Stap 3: Theorie

Verbranding is een scheikundige reactie van een brandstof met zuurstof.

Voorbeelden van verbranding zijn het gas dat verbrandt gedurende het koken of het verbranden van een kampvuur. Ook in je lichaam vindt verbranding plaats. In je verteringssysteem wordt voedsel verbrand. Een explosie, zoals bijvoorbeeld bij vuurwerk, is ook een verbranding. Een hele snelle verbranding wordt een explosie genoemd.

Voor elke verbranding zijn drie ingrediënten nodig: brandstof, zuurstof en een ontbrandingstemperatuur. De ontbrandingstemperatuur van een brandstof is de laagste temperatuur waarbij een stof in brand vliegt.

Bij een verbranding komt warmte vrij. Warmte is een vorm van energie.

Het blussen van een brand houdt in dat je één van de drie ingrediënten (brandstof, zuurstof en ontbrandingstemperatuur) wegneemt. Als je bijvoorbeeld de zuurstof weghaalt, dan stopt de brand. Voorbeelden van blusmiddelen zijn blussen met water, schuim en CO2.

Water dooft het vuur doordat het de temperatuur naar beneden brengt. Schuim vormt een laag op de brandstof waardoor de zuurstof er niet meer mee in contact kan komen. CO2 is een gas (koolstofdioxide) dat de zuurstof verdrijft.

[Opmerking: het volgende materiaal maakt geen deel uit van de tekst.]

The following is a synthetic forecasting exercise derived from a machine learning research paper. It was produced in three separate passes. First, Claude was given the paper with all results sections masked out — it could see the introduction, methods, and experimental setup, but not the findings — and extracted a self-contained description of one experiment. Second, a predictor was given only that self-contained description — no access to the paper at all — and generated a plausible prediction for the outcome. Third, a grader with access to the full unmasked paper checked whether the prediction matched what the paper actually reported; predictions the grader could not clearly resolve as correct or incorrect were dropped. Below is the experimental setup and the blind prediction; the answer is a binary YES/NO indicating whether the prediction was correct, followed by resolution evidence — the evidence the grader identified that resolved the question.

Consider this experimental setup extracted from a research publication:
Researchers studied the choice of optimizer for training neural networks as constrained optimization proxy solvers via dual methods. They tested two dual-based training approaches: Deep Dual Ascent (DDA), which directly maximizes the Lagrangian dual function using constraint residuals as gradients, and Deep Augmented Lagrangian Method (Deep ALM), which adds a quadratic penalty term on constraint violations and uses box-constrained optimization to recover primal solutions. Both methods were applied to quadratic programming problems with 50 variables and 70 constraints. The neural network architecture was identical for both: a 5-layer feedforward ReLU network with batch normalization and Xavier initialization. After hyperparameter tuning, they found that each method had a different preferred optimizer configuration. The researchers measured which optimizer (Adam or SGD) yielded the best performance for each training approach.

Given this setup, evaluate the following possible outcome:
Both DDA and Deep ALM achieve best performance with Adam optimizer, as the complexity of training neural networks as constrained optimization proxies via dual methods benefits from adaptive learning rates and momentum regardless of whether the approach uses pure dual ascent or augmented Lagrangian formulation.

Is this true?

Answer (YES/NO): NO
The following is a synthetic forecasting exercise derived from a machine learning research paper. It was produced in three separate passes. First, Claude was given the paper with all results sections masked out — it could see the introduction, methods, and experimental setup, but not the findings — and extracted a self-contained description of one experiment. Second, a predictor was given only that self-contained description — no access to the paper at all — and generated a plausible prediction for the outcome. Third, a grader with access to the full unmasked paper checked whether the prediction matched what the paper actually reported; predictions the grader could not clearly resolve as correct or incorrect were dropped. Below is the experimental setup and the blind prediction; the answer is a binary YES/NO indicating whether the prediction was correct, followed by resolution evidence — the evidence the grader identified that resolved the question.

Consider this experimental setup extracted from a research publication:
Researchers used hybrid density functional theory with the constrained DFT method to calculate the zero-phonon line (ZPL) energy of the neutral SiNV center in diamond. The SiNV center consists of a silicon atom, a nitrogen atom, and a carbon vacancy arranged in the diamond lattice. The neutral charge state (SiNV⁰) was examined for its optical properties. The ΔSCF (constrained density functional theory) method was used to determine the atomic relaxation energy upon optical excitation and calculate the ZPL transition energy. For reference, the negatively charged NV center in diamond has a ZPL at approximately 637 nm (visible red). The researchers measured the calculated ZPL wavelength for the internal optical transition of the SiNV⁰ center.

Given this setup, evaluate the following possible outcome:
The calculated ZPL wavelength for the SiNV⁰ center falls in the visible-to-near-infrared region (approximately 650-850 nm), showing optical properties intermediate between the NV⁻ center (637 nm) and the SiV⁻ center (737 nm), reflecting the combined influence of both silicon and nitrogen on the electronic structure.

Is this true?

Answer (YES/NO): NO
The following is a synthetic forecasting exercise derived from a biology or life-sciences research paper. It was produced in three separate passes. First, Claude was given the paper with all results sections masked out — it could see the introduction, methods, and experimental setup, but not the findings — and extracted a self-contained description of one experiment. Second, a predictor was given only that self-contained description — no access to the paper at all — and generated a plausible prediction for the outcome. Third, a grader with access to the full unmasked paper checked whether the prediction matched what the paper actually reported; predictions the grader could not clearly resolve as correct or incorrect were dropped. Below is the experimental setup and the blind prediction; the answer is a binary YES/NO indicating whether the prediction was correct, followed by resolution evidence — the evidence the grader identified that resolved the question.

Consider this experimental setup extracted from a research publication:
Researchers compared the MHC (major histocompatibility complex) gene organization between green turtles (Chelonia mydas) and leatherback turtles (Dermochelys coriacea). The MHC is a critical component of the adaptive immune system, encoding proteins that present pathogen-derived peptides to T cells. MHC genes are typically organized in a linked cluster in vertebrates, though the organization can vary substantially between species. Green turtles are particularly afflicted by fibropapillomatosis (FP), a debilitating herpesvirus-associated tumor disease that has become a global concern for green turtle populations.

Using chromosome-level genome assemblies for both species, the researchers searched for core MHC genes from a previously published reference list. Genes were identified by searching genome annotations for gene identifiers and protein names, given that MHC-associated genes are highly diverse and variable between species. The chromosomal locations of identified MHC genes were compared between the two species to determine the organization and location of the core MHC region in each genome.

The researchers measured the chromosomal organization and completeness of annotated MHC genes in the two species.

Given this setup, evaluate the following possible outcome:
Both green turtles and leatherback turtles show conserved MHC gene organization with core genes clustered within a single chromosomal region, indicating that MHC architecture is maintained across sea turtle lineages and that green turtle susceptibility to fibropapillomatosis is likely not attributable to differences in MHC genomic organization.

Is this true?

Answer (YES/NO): NO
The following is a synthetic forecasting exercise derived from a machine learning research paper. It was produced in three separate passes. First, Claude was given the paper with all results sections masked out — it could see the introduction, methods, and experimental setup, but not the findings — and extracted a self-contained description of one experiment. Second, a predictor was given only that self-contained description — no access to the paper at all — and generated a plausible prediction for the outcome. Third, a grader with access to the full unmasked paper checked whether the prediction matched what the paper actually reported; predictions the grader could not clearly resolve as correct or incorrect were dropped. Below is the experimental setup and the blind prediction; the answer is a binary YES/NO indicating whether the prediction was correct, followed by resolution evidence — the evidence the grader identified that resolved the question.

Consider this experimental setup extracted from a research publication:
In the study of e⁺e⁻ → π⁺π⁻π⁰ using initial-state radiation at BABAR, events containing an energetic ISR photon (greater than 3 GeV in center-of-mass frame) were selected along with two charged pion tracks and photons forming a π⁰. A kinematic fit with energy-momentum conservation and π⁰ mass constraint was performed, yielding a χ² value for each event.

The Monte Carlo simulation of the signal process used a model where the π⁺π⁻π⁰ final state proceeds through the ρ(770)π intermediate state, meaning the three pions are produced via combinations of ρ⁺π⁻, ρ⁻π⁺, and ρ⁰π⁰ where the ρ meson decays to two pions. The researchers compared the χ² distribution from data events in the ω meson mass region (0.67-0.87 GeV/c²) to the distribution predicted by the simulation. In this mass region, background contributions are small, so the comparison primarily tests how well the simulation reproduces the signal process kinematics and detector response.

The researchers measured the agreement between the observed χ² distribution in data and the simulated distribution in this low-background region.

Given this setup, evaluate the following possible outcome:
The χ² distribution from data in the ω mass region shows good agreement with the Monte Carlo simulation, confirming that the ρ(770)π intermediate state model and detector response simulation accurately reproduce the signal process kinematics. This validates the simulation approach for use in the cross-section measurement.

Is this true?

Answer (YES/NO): YES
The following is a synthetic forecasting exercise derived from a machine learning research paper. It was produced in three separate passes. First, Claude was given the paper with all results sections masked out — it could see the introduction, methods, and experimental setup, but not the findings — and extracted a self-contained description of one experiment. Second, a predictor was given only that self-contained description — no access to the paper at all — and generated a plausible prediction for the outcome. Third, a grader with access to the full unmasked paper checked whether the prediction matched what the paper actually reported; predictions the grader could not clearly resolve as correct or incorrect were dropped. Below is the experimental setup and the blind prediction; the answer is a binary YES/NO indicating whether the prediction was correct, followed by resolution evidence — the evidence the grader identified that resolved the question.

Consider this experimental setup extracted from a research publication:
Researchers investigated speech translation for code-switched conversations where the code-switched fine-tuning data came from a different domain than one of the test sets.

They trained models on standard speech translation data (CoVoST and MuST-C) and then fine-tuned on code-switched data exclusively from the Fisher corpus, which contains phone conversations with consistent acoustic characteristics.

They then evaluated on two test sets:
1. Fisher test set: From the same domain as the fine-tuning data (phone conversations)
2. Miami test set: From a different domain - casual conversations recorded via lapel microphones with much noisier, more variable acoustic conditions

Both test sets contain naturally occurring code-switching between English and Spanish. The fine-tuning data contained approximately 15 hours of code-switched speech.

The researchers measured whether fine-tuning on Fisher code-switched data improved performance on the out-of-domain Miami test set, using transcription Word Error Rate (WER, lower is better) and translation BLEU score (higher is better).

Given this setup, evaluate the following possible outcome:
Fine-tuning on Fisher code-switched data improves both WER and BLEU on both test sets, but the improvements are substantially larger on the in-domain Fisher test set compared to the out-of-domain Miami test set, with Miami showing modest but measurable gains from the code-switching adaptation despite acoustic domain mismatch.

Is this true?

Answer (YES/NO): NO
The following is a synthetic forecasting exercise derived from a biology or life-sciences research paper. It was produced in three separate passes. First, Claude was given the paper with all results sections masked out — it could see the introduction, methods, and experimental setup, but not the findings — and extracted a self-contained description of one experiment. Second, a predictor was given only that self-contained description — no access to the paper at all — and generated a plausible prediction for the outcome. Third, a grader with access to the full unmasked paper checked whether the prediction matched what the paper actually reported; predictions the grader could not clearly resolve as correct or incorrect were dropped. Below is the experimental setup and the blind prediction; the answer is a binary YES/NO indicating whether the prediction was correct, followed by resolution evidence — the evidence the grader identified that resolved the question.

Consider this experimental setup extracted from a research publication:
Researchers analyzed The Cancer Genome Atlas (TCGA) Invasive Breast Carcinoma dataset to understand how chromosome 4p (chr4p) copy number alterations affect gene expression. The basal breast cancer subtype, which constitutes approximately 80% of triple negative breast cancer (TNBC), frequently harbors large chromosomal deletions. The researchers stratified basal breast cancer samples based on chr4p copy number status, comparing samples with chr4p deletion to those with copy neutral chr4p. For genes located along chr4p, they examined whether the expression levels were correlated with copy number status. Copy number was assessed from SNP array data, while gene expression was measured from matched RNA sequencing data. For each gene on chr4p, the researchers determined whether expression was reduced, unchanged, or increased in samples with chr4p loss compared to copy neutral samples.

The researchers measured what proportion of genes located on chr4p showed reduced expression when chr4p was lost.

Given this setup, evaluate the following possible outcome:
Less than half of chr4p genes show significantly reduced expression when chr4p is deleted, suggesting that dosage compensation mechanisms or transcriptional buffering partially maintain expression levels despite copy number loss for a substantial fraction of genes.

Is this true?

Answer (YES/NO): NO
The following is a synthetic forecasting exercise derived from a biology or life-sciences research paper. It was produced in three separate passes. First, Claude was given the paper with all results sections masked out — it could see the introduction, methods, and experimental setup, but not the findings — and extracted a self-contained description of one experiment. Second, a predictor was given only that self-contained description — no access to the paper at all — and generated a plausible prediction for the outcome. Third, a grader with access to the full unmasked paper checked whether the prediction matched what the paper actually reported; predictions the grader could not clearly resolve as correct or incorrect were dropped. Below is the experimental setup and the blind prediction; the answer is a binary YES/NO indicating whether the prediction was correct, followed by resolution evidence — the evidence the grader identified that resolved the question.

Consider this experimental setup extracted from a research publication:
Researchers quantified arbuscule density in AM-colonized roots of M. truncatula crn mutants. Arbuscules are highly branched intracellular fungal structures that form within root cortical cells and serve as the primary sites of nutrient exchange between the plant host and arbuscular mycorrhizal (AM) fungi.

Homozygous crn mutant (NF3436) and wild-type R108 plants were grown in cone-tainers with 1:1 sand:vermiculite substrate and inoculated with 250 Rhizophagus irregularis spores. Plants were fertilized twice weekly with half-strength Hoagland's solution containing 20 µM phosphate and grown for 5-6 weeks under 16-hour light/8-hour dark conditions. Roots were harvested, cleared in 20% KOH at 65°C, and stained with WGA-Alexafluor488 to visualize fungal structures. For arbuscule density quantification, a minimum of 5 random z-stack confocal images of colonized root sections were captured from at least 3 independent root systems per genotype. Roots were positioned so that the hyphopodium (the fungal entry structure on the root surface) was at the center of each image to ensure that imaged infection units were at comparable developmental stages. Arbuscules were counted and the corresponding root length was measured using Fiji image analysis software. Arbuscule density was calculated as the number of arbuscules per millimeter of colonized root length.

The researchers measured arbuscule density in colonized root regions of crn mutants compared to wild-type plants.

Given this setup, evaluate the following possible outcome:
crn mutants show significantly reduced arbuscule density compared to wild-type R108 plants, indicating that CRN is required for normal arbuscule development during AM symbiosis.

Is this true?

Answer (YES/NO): NO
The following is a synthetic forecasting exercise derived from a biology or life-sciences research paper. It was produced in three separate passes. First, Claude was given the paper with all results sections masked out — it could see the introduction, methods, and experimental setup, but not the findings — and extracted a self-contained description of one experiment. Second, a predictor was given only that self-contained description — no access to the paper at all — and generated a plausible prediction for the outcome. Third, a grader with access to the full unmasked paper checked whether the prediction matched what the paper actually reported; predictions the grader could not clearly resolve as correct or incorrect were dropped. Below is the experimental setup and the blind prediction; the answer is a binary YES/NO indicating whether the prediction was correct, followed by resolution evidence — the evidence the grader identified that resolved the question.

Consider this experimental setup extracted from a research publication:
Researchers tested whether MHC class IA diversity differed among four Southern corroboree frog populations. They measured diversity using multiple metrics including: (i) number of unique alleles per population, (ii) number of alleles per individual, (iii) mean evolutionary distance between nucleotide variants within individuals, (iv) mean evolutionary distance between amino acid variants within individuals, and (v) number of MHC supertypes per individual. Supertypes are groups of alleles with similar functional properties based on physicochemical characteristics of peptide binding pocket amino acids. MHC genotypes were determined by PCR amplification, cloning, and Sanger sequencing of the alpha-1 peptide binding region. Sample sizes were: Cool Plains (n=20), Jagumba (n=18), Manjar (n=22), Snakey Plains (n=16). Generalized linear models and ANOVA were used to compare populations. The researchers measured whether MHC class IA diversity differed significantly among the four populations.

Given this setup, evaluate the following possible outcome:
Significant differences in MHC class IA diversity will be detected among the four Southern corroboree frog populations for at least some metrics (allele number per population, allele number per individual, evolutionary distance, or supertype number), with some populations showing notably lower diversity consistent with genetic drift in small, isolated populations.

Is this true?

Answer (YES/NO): NO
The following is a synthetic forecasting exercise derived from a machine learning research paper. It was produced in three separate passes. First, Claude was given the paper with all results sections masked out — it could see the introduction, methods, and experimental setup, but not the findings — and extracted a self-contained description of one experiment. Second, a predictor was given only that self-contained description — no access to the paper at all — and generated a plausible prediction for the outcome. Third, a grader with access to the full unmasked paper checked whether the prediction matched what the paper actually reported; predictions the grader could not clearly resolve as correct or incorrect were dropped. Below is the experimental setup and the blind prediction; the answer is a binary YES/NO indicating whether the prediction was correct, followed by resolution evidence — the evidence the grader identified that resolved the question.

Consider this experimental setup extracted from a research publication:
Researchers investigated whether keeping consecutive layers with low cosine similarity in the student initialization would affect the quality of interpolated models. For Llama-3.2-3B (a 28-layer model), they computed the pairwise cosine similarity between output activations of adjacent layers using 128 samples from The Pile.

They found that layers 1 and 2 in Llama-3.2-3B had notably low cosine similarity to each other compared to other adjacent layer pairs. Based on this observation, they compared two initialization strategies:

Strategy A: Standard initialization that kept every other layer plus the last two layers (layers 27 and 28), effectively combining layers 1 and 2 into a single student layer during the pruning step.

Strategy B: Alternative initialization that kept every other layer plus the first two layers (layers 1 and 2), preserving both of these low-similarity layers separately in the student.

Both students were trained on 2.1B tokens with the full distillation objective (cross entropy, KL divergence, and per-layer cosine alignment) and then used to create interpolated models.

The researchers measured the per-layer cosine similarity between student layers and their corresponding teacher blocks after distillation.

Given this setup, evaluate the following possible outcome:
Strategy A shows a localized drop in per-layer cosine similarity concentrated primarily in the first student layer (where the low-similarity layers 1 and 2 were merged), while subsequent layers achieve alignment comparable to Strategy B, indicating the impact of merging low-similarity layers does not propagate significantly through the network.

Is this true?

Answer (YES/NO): NO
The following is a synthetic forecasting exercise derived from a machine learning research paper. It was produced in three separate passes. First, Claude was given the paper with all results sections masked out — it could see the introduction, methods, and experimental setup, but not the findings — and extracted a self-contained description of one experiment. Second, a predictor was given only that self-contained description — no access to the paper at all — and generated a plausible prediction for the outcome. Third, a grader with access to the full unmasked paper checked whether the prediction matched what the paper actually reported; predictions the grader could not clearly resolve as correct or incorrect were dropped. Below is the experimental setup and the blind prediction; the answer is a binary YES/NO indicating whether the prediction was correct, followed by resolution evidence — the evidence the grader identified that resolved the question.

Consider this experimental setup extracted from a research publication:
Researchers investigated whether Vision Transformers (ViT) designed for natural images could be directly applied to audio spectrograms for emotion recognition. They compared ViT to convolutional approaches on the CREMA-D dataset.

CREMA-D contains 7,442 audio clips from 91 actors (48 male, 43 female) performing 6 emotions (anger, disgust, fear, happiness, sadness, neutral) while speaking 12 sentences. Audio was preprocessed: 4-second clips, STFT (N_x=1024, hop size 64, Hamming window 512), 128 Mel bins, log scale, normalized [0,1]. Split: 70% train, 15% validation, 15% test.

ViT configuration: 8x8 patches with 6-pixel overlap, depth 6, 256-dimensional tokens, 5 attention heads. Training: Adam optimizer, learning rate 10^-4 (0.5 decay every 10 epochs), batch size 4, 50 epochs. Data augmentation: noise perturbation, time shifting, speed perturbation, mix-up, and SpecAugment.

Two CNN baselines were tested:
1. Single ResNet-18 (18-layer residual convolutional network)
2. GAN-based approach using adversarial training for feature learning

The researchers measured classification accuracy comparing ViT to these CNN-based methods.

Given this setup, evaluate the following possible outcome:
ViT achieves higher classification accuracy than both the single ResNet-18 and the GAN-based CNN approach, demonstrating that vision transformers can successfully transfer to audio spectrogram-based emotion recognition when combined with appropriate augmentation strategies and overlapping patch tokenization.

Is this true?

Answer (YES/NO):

Als er genoeg zuurstof aanwezig is, heb je een volledige verbranding. De stoffen die daarbij ontstaan kun je niet verder verbranden. Bij volledige verbranding ontstaat koolstofdioxide. Koolstofdioxide is niet schadelijk voor de gezondheid, maar koolstofdioxide zorgt voor opwarming van de aarde: het broeikaseffect.

Als er niet voldoende zuurstof in de lucht aanwezig is, krijg je een onvolledige verbranding. Bij een onvolledige verbranding ontstaat koolmonoxide. Koolmonoxide is een uiterst giftig gas.